The judges – panel head Rivka Friedman-Feldman, Moshe Bar-Am and Oded Shaham – ruled that in this second hearing only the defense attorneys would be present, not the accused. In the previous hearing Fettman argued that the evidentiary phase of the trial should begin only in March of 2021. Attorneys Jack Chen and Michal Rosen-Ozer, who are representing Shaul and Iris Elovitch, respectively, and attorney Navit Negev, representing Arnon Mozes, Netanyahu’s co-defendants, also pointed out the extent of the investigative material.
The prosecutor in the Netanyahu case, Deputy State Attorney Liat Ben-Ari, told the court: “Had we started today I would have said we need three to four months [to study the materials], but this case was not born today.” Ben-Ari said Netanyahu’s attorneys had received “the core of the investigative material over a year ago” and that “his attorneys are the same attorneys,” adding that Hadad “was there all along the way.” Ben-Ari requested that the first hearing of the evidentiary phase be held as soon as possible, and said it was in the public interest to do so.

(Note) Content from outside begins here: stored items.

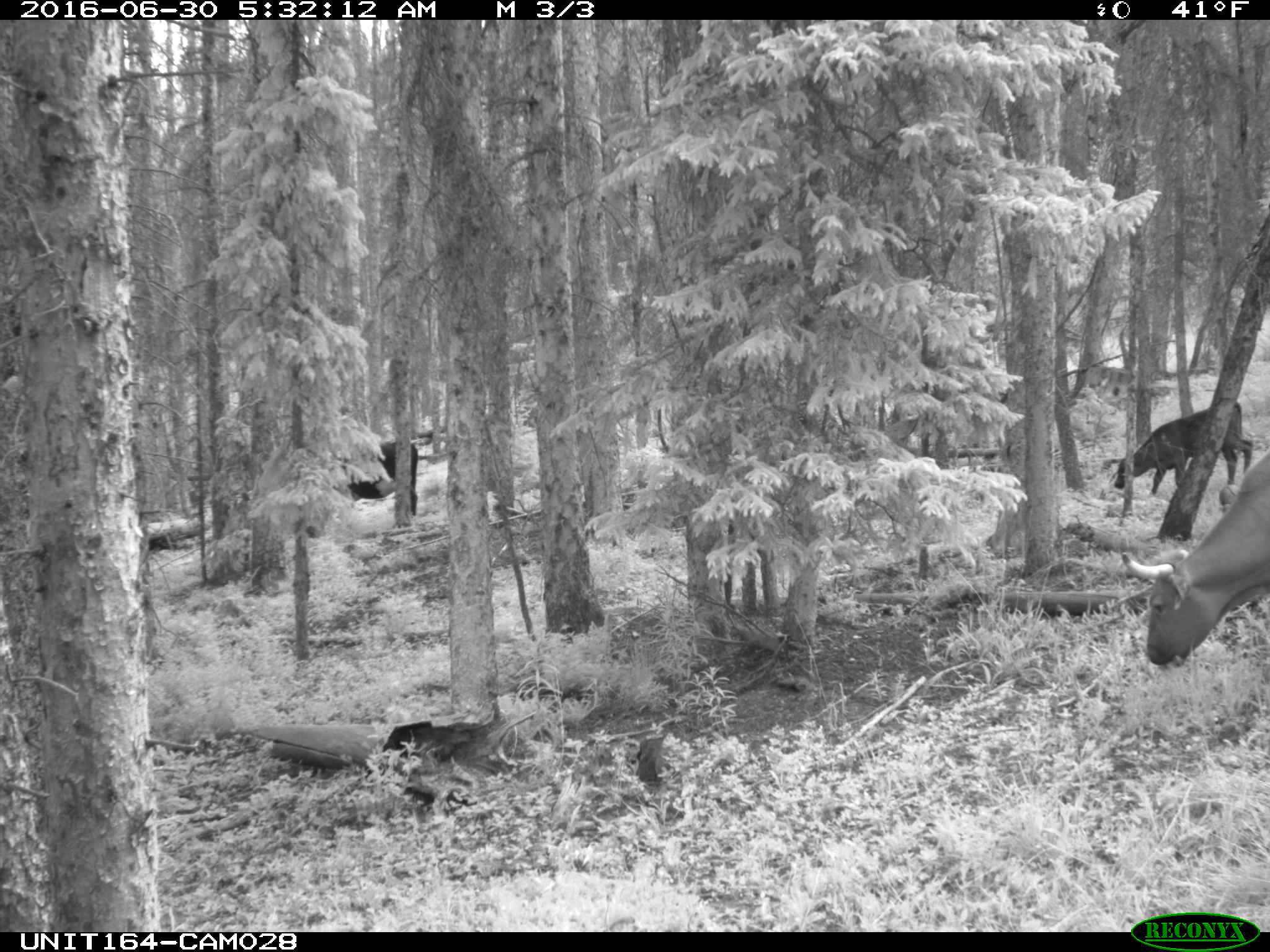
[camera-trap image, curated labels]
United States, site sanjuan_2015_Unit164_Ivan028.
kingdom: Animalia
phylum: Chordata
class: Mammalia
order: Artiodactyla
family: Bovidae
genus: Bos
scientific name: Bos taurus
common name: domestic cow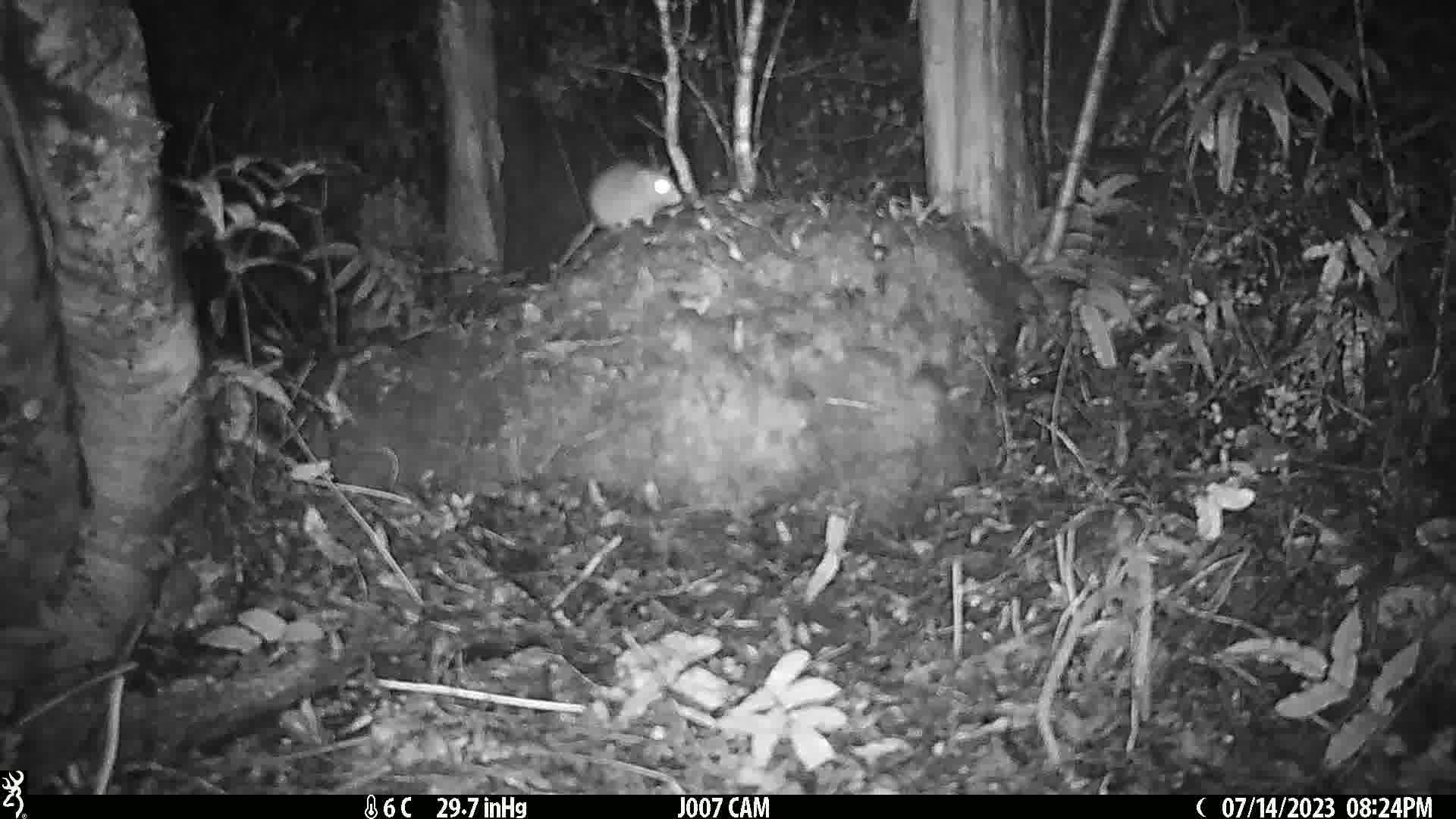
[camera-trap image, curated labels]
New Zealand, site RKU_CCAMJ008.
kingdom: Animalia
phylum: Chordata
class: Mammalia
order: Rodentia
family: Muridae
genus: Rattus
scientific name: Rattus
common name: rat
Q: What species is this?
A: Rat (Rattus).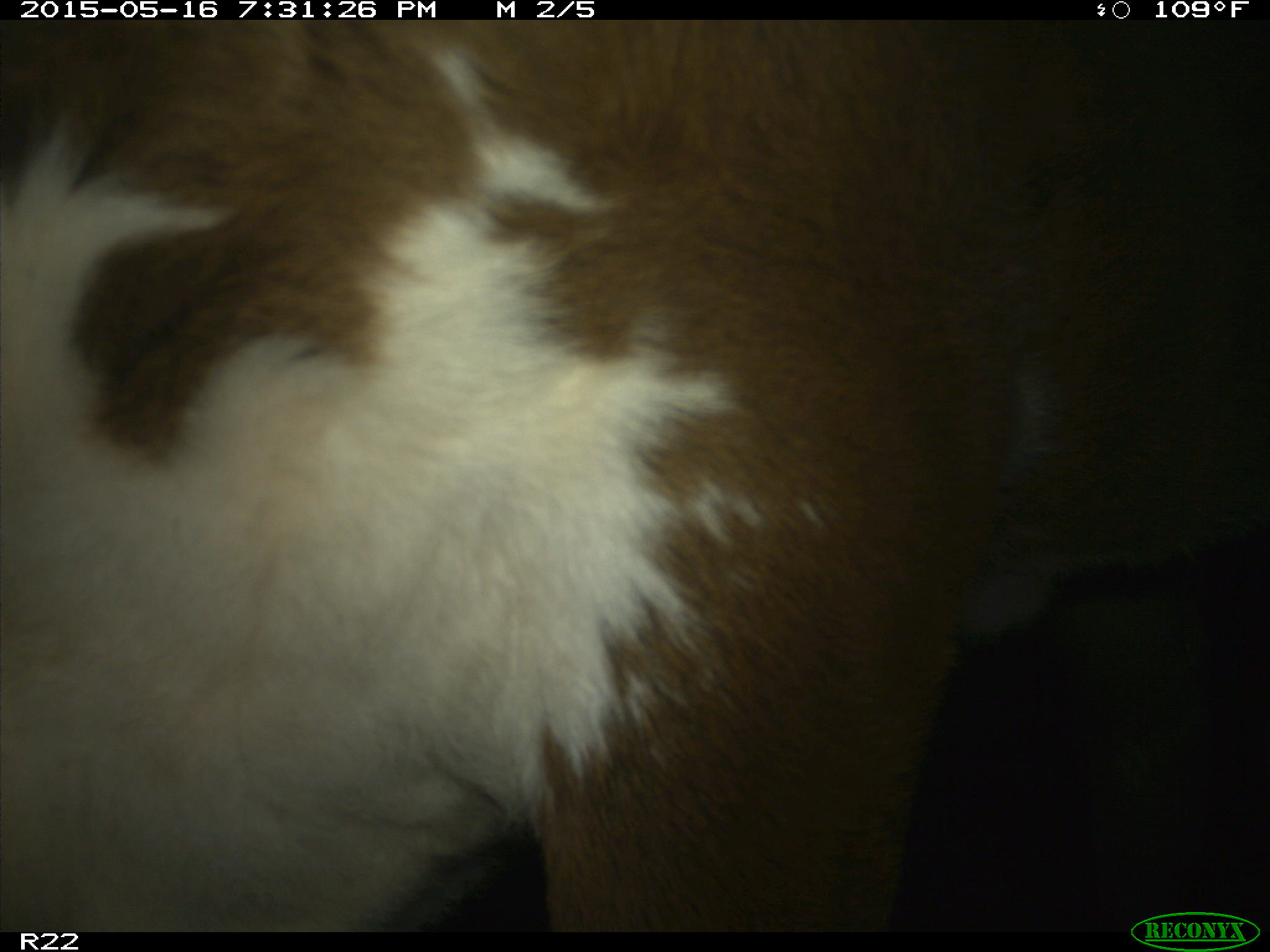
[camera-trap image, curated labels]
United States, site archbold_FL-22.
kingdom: Animalia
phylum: Chordata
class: Mammalia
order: Artiodactyla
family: Bovidae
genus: Bos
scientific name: Bos taurus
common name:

Rosen-Ozer, who is representing Iris Elovitch, countered that on the contrary, it is in the public interest for the defense to properly prepare to defend the accused. “We did not come to delay, but to do the extensive work, and discern the difficulties, and these things take real time,” Rosen-Ozer said. “This is not a tug of war with the prosecution. Part of the public interest is the right to a fair trial and the prosecution had much more time than we did. And that doesn’t include the huge amount of digital material – video and audio, to transcribe it a tera disk [a terabyte of drive space] was needed, and that’s a huge amount.”